E silenciam ou procuram silenciar a Greve Geral da Grécia com o cerco à bolsa e um povo inteiro que se levanta contra o remédio que mata.

Até a desgraça da Madeira lhes serve, para que não se fale de mais nada.

Até quando?

Até quando julgam possível o silenciamento?

Que ninguém tenha o adquirido como certo e definitivo.
Essa arrogância fica-vos mal e pode-vos assentar mal.

segunda-feira, 22 de fevereiro de 2010

Um abraço, amigos



Como todos, julgo, os que percorrem os caminhos da blogofonia, dedico uma parte do tempo de «navegação» a tentar perceber os outros, lendo-os.
Os outros com que me identifico, obviamente.
E é com alguma estranheza que me vejo envolto, sozinho, nesta apoquentação permanente com o drama dos nossos compatriotas madeirenses.
Este é o terceiro texto em que me sinto toldado pela tristeza e pela incapacidade de encontrar as palavras (já que a distância não facilita outra atitude) que de alguma forma pudessem contribuir para aliviar a dor dos que sofrem.
Sabemos que a vida continua e que a luta continua.
Mas eu, de momento, pretendo travá-la assim, a luta.
Este é o texto possível do 1.º dia de luto pelas vítimas da tragédia da Madeira.
Envio pois mais um ramo de flores.
E mais farei, garanto.
Do pouco que está ao meu alcance.
Um abraço, amigos.

domingo, 21 de fevereiro de 2010

Para a Madeira, com todo o respeito



Quando continuamos a assistir a imagens aterradoras da força de uma natureza, que impiedosa fustiga e pune, garantidamente os inocentes, não é fácil abordar outros temas.
Quantos são neste momento, os que na Madeira choram os seus mortos, contabilizam os prejuízos e se abrigam sob telhado amigo?
E eu aqui, sossegadamente, pretendendo reflectir sobre o mundo e as suas gritantes contradições. Ou até mesmo sobre coisas mais terrenas, mesmo que seja.
Apela o senhor que na Madeira julgava tudo controlar para não dramatizarmos a situação. Não o faremos garantidamente, o drama por si já é suficientemente grande.
E não é escondendo a dor que ela passa mais depressa.
Diz depois, que agora vai pôr tudo bonitinho. Acredito que sim. Nas campas dos que agora morreram as famílias irão pôr flores.
E na Madeira, assim como nos Açores e no Continente outros dramas continuam.
Assim como continua a gula de uns quantos - quantos deles não enriqueceram em negócios sem escrúpulos de construção em leito de cheia - que agora choram lágrimas de crocodilo e que às perguntas concretas, sobre a disponibilidade de atribuir algumas migalhas das suas enormes riquezas, respondem evasiva e hipocritamente: … pois todos nós iremos ajudar.
A grande maioria dos portugueses acredito que sim.
Alguns, mesmo que disponibilizem «maquias generosas» parece que só estarão a repor parte (ínfima) do saque.
É verdade e repito: é preciso tratar dos vivos e respeitar o luto.
Mas é urgente responsabilizar os responsáveis.

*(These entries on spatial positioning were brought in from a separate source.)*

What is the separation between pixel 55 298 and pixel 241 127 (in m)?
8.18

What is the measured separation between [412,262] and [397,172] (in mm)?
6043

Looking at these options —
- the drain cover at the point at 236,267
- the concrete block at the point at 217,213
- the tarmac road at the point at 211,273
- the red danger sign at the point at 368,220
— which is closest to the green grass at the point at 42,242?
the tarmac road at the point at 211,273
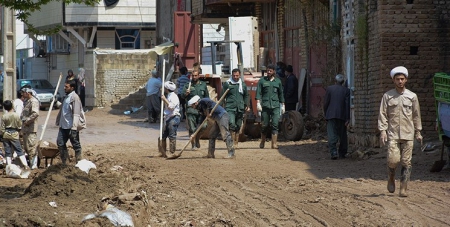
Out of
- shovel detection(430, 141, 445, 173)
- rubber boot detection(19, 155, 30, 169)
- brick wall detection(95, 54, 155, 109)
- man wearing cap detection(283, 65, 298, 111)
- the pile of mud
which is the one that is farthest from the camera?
brick wall detection(95, 54, 155, 109)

sábado, 20 de fevereiro de 2010

Um abraço aos madeirenses




Havia planeado abordar outra temática mas as trágicas noticias que nos chegam da Madeira, alteraram as minhas intenções.
Cingir-me-ei à manifestação de clara solidariedade para com os nossos compatriotas e a uma palavra de pesar pelas vidas perdidas.
Agora é hora de tratar dos vivos e de respeitar o luto.
Haverá tempo para apurar responsabilidades.
Como português do continente o meu singelo apoio aos portugueses da Madeira e um pequeno reparo para que o Sr. Presidente da República não fale de solidariedade de portugueses com madeirenses mas, apropriadamente no caso, de solidariedade entre portugueses.